We define Adjusted EBITDA as net income (loss) plus interest expense, net of interest income, income tax provision, depreciation, amortization and accretion, including our proportionate share of net interest expense, income taxes and depreciation, amortization and accretion from our unconsolidated affiliates that are accounted for under the equity method, and share-based compensation and transaction costs incurred for our acquisitions of projects; and excluding the effect of certain other non-cash or non-recurring items that we do not consider to be indicative of our ongoing operating performance such as, but not limited to, mark to market adjustments to the fair value of derivatives related to our interest rate hedges. Adjusted EBITDA is a non-U.S. GAAP financial measure. This measurement is not recognized in accordance with U.S. GAAP and should not be viewed as an alternative to U.S. GAAP measures of performance. The U.S. GAAP measure most directly comparable to Adjusted EBITDA is net income (loss). The presentation of Adjusted EBITDA should not be construed as an inference that our future results will be unaffected by unusual or non-recurring items.
We believe Adjusted EBITDA is useful to investors in evaluating our operating performance because securities analysts and other interested parties use such calculations as a measure of financial performance and borrowers' ability to service debt. In addition, Adjusted EBITDA is used by our management for internal planning purposes including certain aspects of our consolidated operating budget and capital expenditures. It is also used by investors to assess the ability of our assets to generate sufficient cash flows to make distributions to our Class A shareholders.

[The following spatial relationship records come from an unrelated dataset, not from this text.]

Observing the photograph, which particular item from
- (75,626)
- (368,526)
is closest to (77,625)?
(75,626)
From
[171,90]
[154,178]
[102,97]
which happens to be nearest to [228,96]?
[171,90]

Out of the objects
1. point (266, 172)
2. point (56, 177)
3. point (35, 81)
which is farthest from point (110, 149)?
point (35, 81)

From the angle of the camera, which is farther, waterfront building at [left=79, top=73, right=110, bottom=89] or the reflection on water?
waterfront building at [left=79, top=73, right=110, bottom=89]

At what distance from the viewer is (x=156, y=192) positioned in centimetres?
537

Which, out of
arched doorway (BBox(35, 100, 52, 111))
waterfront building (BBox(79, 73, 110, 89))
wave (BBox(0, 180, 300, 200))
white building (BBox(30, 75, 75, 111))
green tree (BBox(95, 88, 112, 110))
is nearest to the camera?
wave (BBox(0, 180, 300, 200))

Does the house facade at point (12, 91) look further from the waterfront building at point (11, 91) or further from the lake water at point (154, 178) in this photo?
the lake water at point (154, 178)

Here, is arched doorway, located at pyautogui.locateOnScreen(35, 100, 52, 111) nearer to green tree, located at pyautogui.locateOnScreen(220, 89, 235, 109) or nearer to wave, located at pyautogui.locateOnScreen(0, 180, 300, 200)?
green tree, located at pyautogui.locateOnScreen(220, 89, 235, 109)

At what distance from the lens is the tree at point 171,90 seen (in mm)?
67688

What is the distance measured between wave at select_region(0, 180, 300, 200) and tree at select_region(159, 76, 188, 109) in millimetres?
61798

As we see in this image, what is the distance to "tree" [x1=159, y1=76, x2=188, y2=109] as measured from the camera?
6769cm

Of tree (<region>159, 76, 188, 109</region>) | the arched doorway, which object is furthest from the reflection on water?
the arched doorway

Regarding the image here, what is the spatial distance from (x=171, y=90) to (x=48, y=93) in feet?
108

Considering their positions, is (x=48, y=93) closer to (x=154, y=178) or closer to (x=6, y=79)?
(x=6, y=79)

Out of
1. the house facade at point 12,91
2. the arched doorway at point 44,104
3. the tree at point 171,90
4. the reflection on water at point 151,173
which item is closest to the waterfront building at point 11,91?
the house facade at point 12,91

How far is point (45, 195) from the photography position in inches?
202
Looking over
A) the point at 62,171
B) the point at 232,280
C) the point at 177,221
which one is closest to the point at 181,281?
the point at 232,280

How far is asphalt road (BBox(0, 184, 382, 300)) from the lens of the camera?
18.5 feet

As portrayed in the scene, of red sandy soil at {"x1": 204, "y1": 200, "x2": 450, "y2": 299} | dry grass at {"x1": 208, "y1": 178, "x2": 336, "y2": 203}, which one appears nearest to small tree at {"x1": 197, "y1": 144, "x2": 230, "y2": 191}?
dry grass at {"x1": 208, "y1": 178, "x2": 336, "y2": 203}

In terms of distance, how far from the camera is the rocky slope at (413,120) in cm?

However, Adjusted EBITDA has limitations as an analytical tool because it does not reflect our cash expenditures or future requirements for capital expenditures or contractual commitments, does not reflect changes in, or cash requirements for, working capital, does not reflect significant interest expense or the cash requirements necessary to service interest or principal payments on our outstanding debt or cash distributions on tax equity, does not reflect payments made or future requirements for income taxes, and excludes the effect of certain other cash flow items, all of which could have a material effect on our financial condition and results of operations. Adjusted EBITDA is a non-U.S. GAAP measure and should not be considered an alternative to net income (loss) or any other performance measure determined in accordance with U.S. GAAP, nor is it indicative of funds available to fund our cash needs. In addition, our calculations of Adjusted EBITDA are not necessarily comparable to EBITDA as calculated by other companies. Investors should not rely on these measures as a substitute for any U.S. GAAP measure, including net income (loss).

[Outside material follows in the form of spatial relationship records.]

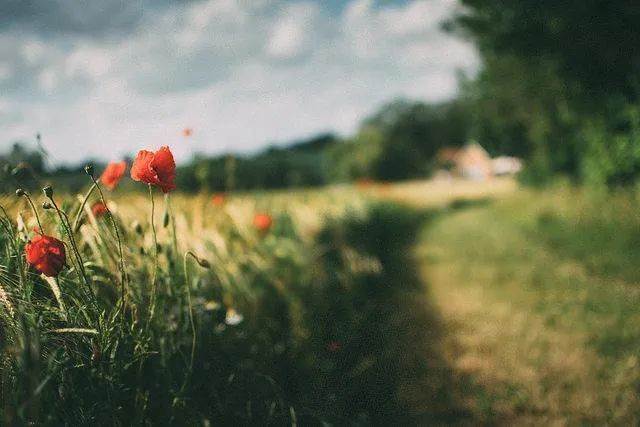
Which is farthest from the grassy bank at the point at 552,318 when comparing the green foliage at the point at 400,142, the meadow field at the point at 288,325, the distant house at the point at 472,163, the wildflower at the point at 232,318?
the distant house at the point at 472,163

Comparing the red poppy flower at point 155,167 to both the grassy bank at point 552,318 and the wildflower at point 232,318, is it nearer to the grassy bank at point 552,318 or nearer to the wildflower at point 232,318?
the wildflower at point 232,318

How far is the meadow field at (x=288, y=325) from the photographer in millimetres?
1350

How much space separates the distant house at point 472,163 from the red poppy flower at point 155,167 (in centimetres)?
4637

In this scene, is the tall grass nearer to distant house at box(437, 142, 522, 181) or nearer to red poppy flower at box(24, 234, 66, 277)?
red poppy flower at box(24, 234, 66, 277)

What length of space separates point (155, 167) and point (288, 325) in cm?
179

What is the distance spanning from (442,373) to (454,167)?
5361 cm

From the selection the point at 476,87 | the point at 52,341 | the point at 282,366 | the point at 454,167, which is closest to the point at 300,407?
the point at 282,366

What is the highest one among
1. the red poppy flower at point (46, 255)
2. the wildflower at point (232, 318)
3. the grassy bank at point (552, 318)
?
the red poppy flower at point (46, 255)

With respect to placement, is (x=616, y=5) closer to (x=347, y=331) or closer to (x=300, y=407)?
(x=347, y=331)

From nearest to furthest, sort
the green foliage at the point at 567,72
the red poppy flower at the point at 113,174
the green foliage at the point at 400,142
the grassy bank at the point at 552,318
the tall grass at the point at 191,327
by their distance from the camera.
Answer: the tall grass at the point at 191,327
the red poppy flower at the point at 113,174
the grassy bank at the point at 552,318
the green foliage at the point at 567,72
the green foliage at the point at 400,142

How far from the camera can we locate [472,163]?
4966cm

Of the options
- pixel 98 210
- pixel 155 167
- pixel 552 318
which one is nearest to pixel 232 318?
pixel 98 210

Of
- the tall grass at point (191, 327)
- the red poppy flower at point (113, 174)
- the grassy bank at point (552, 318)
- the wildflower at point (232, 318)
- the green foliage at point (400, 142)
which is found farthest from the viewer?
the green foliage at point (400, 142)

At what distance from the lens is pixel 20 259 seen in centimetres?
129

Cash Available for Distribution.
We use cash available for distribution, which we define as Adjusted EBITDA less equity in earnings of unconsolidated affiliates, cash interest paid, cash income taxes paid, maintenance capital expenditures, cash distributions to noncontrolling interests and principal amortization of indebtedness plus cash distributions from unconsolidated affiliates, indemnity payments and working capital loans from Sponsors, test electricity generation, cash proceeds from sales-type residential leases, state and local rebates and cash proceeds for reimbursable network upgrade costs. Our cash flow is generated from distributions we receive from OpCo each quarter. OpCo's cash flow is generated primarily from distributions from the Project Entities. As a result, our ability to make distributions to our Class A shareholders depends primarily on the ability of the Project Entities to make cash distributions to OpCo and the ability of OpCo to make cash distributions to its unitholders.
We believe cash available for distribution is useful to investors in evaluating our operating performance because securities analysts and other interested parties use such calculations as a measure of our ability to make our distributions. In addition, cash available for distribution is used by our management team for determining future acquisitions and managing our growth. The U.S. GAAP measure most directly comparable to cash available for distribution is net income (loss).
However, cash available for distribution has limitations as an analytical tool because it does not capture the level of capital expenditures necessary to maintain the operating performance of our projects, does not include changes in operating assets and liabilities and excludes the effect of certain other cash flow items, all of which could have a material effect on our financial condition and results from operations. Cash available for distribution is a non-U.S. GAAP measure and should not be considered an alternative to net income (loss) or any other performance measure determined in accordance with U.S. GAAP, nor is it indicative of funds available to fund our cash needs. In addition, our calculations of cash available for distribution are not necessarily comparable to cash available for distribution as calculated by other companies. Investors should not rely on these measures as a substitute for any U.S. GAAP measure, including net income (loss).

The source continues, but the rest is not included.